[EXERCISE DESCRIPTION]: Retype the stretch of the listing from the line containing "Among bird's foot" through the line containing "35.9 meters", character for character, and leave the pictures out.

[TASK INPUTS]:
--- begin ---

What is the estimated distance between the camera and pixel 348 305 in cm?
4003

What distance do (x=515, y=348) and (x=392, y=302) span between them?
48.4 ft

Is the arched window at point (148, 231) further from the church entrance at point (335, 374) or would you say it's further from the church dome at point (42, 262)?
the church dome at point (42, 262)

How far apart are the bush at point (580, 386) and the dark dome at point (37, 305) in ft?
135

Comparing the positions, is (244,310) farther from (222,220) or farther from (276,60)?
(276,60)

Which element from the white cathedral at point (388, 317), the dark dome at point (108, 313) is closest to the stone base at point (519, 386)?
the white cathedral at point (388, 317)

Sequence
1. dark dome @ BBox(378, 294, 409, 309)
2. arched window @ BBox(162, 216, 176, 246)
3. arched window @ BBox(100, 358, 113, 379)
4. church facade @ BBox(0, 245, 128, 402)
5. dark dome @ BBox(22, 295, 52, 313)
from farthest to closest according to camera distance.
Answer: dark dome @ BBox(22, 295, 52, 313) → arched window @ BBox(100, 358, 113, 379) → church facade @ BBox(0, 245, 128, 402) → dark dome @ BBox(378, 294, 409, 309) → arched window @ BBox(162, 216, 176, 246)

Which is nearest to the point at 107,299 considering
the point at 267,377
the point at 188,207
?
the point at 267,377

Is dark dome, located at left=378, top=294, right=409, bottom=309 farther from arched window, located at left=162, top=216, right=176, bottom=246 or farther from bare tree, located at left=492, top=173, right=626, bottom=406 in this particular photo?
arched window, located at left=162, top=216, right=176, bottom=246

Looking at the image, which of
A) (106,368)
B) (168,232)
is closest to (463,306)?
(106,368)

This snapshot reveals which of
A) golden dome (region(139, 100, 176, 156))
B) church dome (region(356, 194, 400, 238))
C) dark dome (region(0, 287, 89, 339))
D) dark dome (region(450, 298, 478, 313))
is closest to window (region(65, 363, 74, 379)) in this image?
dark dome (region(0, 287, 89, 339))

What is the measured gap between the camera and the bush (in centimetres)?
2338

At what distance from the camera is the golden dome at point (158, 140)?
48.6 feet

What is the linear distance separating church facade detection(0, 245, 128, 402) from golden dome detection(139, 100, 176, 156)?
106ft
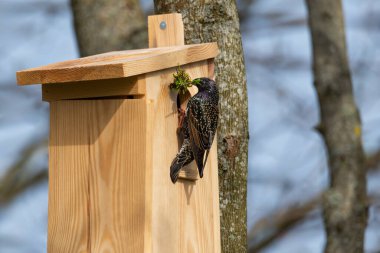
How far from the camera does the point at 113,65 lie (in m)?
2.62

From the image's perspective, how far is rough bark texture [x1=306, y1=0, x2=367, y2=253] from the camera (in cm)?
577

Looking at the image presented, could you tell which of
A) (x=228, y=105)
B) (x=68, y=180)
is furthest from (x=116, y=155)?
(x=228, y=105)

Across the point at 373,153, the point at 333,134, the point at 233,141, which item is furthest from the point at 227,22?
the point at 373,153

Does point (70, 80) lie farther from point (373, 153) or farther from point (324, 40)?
point (373, 153)

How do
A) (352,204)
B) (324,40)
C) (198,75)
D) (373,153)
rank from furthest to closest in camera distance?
(373,153) → (324,40) → (352,204) → (198,75)

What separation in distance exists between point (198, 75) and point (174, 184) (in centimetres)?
59

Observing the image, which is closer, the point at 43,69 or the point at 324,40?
the point at 43,69

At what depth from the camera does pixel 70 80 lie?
2770mm

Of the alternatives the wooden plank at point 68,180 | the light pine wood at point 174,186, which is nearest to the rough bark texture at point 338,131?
the light pine wood at point 174,186

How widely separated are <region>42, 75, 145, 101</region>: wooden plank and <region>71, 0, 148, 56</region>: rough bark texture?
6.83 ft

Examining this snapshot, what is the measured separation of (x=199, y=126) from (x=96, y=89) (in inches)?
18.3

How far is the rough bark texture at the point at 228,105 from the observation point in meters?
3.41

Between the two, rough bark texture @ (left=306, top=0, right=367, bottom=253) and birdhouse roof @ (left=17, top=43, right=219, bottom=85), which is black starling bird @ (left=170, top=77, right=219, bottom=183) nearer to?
birdhouse roof @ (left=17, top=43, right=219, bottom=85)

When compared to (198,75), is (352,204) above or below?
below
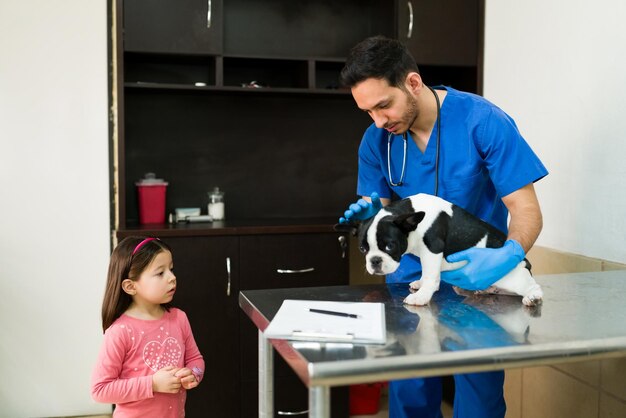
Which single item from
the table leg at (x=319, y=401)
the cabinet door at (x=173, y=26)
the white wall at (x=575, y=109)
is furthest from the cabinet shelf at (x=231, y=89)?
the table leg at (x=319, y=401)

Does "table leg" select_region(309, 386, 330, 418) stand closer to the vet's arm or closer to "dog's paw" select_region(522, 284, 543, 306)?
"dog's paw" select_region(522, 284, 543, 306)

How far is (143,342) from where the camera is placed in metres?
1.81

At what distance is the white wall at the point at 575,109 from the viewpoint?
2080mm

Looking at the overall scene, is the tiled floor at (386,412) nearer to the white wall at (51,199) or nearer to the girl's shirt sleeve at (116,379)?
the white wall at (51,199)

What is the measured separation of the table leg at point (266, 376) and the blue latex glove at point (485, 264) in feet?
1.35

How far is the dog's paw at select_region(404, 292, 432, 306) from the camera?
148 centimetres

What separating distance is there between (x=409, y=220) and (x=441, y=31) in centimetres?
174

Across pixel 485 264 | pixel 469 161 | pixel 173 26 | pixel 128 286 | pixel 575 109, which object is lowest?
pixel 128 286

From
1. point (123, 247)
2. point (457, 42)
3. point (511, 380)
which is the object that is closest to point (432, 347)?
point (123, 247)

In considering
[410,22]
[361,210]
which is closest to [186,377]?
[361,210]

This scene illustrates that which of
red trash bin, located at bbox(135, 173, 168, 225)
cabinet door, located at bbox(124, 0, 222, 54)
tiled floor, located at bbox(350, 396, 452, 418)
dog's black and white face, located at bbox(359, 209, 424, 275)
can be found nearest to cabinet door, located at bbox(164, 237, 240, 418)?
red trash bin, located at bbox(135, 173, 168, 225)

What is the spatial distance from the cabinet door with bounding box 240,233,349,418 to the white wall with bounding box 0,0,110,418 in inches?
23.9

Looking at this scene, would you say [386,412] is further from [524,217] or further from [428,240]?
[428,240]

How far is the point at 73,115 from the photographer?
111 inches
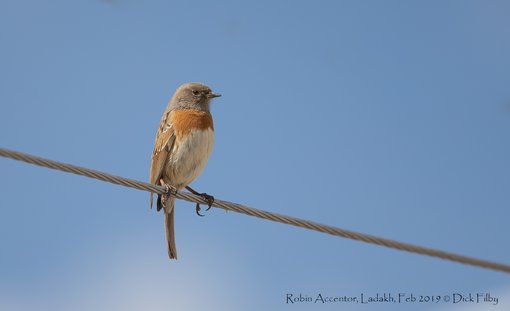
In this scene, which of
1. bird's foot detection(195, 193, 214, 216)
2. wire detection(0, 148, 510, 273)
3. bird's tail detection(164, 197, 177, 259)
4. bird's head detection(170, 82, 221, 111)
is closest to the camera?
wire detection(0, 148, 510, 273)

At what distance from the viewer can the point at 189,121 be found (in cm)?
840

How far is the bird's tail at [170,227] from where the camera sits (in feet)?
27.9

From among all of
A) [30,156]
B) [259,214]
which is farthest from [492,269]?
[30,156]

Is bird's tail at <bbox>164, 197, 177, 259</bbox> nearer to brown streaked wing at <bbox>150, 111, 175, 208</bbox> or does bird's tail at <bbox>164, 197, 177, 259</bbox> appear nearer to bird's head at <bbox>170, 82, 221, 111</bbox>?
brown streaked wing at <bbox>150, 111, 175, 208</bbox>

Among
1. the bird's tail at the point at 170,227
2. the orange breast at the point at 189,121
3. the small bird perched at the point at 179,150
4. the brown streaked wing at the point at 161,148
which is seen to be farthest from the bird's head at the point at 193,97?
the bird's tail at the point at 170,227

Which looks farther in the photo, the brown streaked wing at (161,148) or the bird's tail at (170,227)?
the bird's tail at (170,227)

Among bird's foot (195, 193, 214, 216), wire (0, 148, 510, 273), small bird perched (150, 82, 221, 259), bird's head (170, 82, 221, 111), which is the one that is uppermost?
bird's head (170, 82, 221, 111)

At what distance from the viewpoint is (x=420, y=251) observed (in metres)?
5.70

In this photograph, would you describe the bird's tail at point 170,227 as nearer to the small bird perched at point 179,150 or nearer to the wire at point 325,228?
the small bird perched at point 179,150

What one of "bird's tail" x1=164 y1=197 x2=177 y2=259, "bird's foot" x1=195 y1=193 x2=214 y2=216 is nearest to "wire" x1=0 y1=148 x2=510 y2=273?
"bird's foot" x1=195 y1=193 x2=214 y2=216

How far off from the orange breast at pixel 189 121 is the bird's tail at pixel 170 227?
0.91 metres

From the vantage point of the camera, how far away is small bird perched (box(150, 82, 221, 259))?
26.9 ft

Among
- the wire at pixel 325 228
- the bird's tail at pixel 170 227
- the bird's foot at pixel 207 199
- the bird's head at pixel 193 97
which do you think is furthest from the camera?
the bird's head at pixel 193 97

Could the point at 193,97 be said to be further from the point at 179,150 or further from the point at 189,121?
the point at 179,150
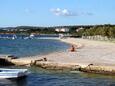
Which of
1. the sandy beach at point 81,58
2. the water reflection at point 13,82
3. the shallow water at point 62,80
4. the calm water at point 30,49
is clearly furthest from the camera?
the calm water at point 30,49

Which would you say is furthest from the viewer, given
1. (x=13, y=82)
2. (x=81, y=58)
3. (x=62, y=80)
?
(x=81, y=58)

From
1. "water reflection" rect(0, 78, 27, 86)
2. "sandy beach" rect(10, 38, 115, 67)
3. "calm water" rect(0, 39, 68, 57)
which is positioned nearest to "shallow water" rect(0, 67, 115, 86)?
"water reflection" rect(0, 78, 27, 86)

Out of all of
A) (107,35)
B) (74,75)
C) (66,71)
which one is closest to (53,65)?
(66,71)

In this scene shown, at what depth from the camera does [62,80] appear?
35.9 meters

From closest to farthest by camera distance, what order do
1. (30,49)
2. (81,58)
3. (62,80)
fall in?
(62,80) → (81,58) → (30,49)

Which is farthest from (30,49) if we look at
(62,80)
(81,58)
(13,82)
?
(13,82)

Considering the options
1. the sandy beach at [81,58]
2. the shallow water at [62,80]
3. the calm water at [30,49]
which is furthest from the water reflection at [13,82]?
the calm water at [30,49]

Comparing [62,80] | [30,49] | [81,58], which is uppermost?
[81,58]

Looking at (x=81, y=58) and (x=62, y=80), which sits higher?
(x=81, y=58)

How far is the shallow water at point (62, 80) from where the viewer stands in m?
34.0

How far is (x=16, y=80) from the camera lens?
35.8m

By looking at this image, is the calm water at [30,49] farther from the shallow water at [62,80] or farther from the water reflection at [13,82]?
the water reflection at [13,82]

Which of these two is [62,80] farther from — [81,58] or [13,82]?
[81,58]

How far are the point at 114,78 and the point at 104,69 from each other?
3534 mm
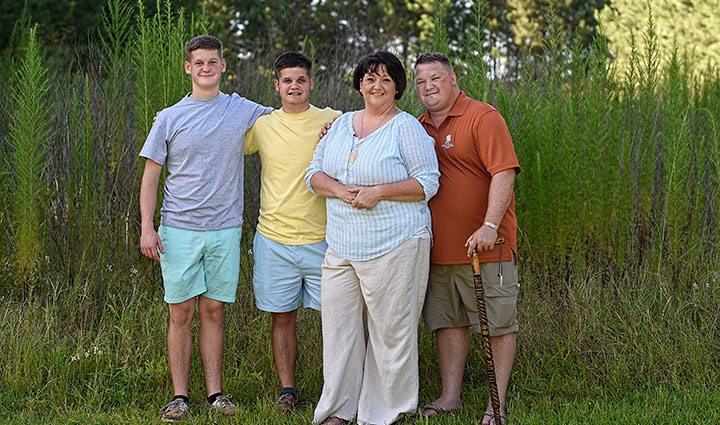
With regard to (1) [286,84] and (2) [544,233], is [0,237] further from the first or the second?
(2) [544,233]

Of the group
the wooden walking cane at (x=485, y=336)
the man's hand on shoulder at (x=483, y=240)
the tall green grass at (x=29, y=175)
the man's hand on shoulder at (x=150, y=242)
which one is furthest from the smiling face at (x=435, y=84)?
the tall green grass at (x=29, y=175)

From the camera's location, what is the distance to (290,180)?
3588mm

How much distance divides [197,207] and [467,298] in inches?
54.6

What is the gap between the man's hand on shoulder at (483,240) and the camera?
3285 millimetres

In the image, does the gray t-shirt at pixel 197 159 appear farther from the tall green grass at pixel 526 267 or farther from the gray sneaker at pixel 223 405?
the tall green grass at pixel 526 267

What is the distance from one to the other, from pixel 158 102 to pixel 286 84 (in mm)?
1485

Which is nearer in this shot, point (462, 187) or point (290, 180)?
point (462, 187)

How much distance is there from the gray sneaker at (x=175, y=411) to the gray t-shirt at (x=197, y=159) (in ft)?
2.86

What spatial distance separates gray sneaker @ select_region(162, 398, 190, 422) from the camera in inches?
141

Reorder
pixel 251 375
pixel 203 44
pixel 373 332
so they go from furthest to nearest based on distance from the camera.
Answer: pixel 251 375
pixel 203 44
pixel 373 332

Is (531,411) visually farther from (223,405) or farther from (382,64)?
(382,64)

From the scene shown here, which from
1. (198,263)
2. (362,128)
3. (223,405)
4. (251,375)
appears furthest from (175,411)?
(362,128)

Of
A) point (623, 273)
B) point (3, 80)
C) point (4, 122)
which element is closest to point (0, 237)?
point (4, 122)

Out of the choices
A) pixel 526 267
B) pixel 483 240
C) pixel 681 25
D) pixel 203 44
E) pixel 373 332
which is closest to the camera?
pixel 483 240
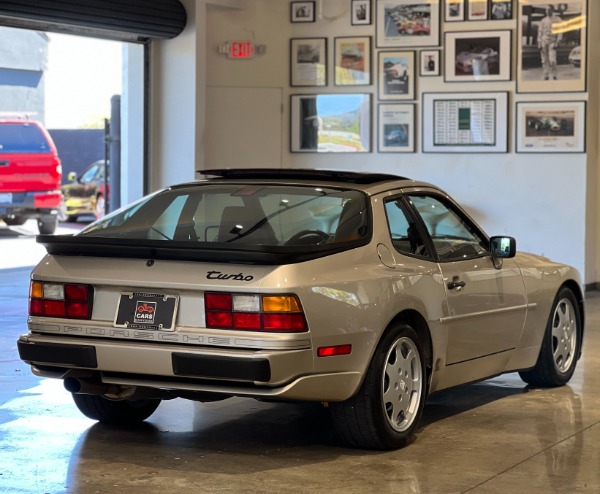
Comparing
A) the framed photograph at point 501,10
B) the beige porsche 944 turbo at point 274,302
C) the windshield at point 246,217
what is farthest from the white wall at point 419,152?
the windshield at point 246,217

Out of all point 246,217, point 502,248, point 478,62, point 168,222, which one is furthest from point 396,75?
point 246,217

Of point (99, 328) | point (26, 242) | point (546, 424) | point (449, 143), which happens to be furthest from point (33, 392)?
point (26, 242)

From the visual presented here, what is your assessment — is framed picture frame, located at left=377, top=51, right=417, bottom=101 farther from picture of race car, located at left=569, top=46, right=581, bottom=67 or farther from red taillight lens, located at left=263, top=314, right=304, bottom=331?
red taillight lens, located at left=263, top=314, right=304, bottom=331

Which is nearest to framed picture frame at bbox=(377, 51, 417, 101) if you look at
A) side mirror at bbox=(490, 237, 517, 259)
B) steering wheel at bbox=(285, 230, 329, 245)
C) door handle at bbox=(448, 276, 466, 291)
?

--- end ---

[RESULT]:
Among bird's foot (195, 193, 214, 216), wire (0, 148, 510, 273), small bird perched (150, 82, 221, 259), bird's head (170, 82, 221, 111), which is the one that is uppermost?
bird's head (170, 82, 221, 111)

At what distance from the viewpoint is (x=420, y=251) observed (in metres)?
5.70

In this photograph, would you describe the bird's tail at point 170,227 as nearer to the small bird perched at point 179,150 or nearer to the wire at point 325,228?
the small bird perched at point 179,150

What one of "bird's tail" x1=164 y1=197 x2=177 y2=259, "bird's foot" x1=195 y1=193 x2=214 y2=216 is nearest to "wire" x1=0 y1=148 x2=510 y2=273?
"bird's foot" x1=195 y1=193 x2=214 y2=216

How far off from the orange breast at pixel 189 121 is the bird's tail at pixel 170 227?
0.91 metres

From the vantage point of the camera, how far away is small bird perched (box(150, 82, 221, 259))?
26.9 ft

Among
- the wire at pixel 325 228
- the bird's tail at pixel 170 227
- the bird's foot at pixel 207 199
- the bird's head at pixel 193 97
which do you think is furthest from the camera?
the bird's head at pixel 193 97

Could the point at 193,97 be said to be further from the point at 179,150 or further from the point at 189,121?
the point at 179,150
Which of
1. the sandy beach at point 81,58
2. the water reflection at point 13,82
3. the shallow water at point 62,80
4. the calm water at point 30,49
is clearly furthest from the camera?
the calm water at point 30,49

Which would you say is furthest from the viewer, given
1. (x=13, y=82)
2. (x=81, y=58)
3. (x=62, y=80)
?
(x=81, y=58)

From
1. "water reflection" rect(0, 78, 27, 86)
2. "sandy beach" rect(10, 38, 115, 67)
3. "calm water" rect(0, 39, 68, 57)
which is positioned nearest to "shallow water" rect(0, 67, 115, 86)?
"water reflection" rect(0, 78, 27, 86)

Out of all of
A) (107,35)
B) (74,75)
C) (66,71)
which one is closest to (53,65)?
(66,71)

In this scene shown, at what depth from the camera does [62,80] appear?
35.9 meters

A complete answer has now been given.